Capitalismo, Estado policial e Racismo

Imagem: G1

Capitalismo, Estado policial e Racismo:

A herança escravagista que alimenta

o genocídio nas periferias


*por Herberson Sonkha


"A cúpula da polícia age com a população negra

como um moderno Capitão Mato."




O genocídio da população negra no Brasil, especialmente da juventude periférica, não é uma exceção, tampouco uma aberração isolada do sistema. Pelo contrário, é expressão concreta de um projeto político, econômico e social profundamente enraizado na formação histórica do Estado brasileiro — um Estado construído sobre os pilares do colonialismo, do racismo, da escravidão e da acumulação capitalista.

Em mais um episódio que escancarou esse funcionamento, um vídeo amplamente compartilhado nas redes sociais mostra um policial militar negro, em operação numa favela brasileira, tentando invadir a residência de uma mulher negra de meia idade, trabalhadora, sem apresentar qualquer mandado judicial.

Imagem: Brasil de Fato

Ao ser confrontado pela moradora, que, com firmeza, afirma que ninguém entra em sua casa sem ordem judicial, o agente reage com violência verbal e racismo explícito: “Aqui na favela só tem vagabunda!”. E, numa fala que resgata os tempos mais sombrios do cativeiro, dispara: “Se você fosse homem, seria resolvido de outra forma" - o que ele quis dizer foi que: eu te quebrava na porrada, te torturava e te matava!”.

O caso, embora revoltante, está longe de ser uma exceção no cotidiano das favelas e periferias brasileiras. Segundo dados do Fórum Brasileiro de Segurança Pública, 84% dos mortos pela polícia no país são negros. Esses números não são estatísticas vazias: eles denunciam o funcionamento de uma engrenagem que faz do Estado policial o agente da reprodução da violência racial e de classe.


A máquina escravagista que nunca foi desligada

Para entender por que o corpo negro permanece como alvo preferencial das balas do Estado, é necessário revisitar a própria gênese do Brasil enquanto nação.
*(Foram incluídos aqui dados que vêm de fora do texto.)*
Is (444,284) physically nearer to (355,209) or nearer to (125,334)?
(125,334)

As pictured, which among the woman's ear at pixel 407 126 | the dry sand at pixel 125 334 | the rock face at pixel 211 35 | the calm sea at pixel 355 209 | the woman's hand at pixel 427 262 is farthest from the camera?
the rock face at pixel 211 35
A partir de uma perspectiva materialista histórica — como defendem Karl Marx, Clóvis Moura, Lélia Gonzalez, Frantz Fanon e outros pensadores críticos —, a sociedade brasileira foi forjada sob a lógica da escravidão como modo de produção e acumulação primitiva de capital.

A escravidão colonial não era apenas um sistema de exploração de trabalho: ela era o próprio motor da economia, do acúmulo de riquezas e da construção do aparato estatal. O tráfico transatlântico de africanos escravizados foi peça-chave na formação do capitalismo mundial. Como denuncia Marx em O Capital, foi a pilhagem colonial, o genocídio indígena e a escravidão negra que financiaram a emergência da classe burguesa e do sistema capitalista.

Imagem: Outras Palavras


No Brasil, esse modelo atravessou o período colonial, se consolidou no Império e deixou cicatrizes profundas na República. A abolição formal da escravidão, em 1888, não veio acompanhada de nenhuma reparação histórica. Os milhões de ex-escravizados foram lançados na marginalização, sem acesso à terra, trabalho digno, moradia ou cidadania.


Polícia: Herdeira direta dos Capitães do Mato

A história da polícia no Brasil não pode ser dissociada desse contexto. Suas origens remontam às milícias privadas, às guardas municipais e, sobretudo, aos capitães do mato — figuras contratadas pelos senhores de escravos para capturar, torturar e eliminar pessoas negras escravizadas fugitivas.

Com a consolidação do Estado nacional e do capitalismo dependente na periferia global, a função da polícia se atualiza, mas mantém sua essência: controlar, vigiar, punir e, quando necessário, eliminar corpos negros, pobres e periféricos. A Constituição de 1988 manteve a Polícia Militar subordinada à lógica militar das Forças Armadas, reafirmando seu caráter de aparato repressivo.

“A função da polícia não é proteger genericamente a sociedade, mas proteger a ordem, a propriedade e os interesses da classe dominante. A favela e o corpo negro sempre foram percebidos como ameaças à ordem capitalista”, explica a socióloga e pesquisadora do tema, Ana Carolina dos Santos.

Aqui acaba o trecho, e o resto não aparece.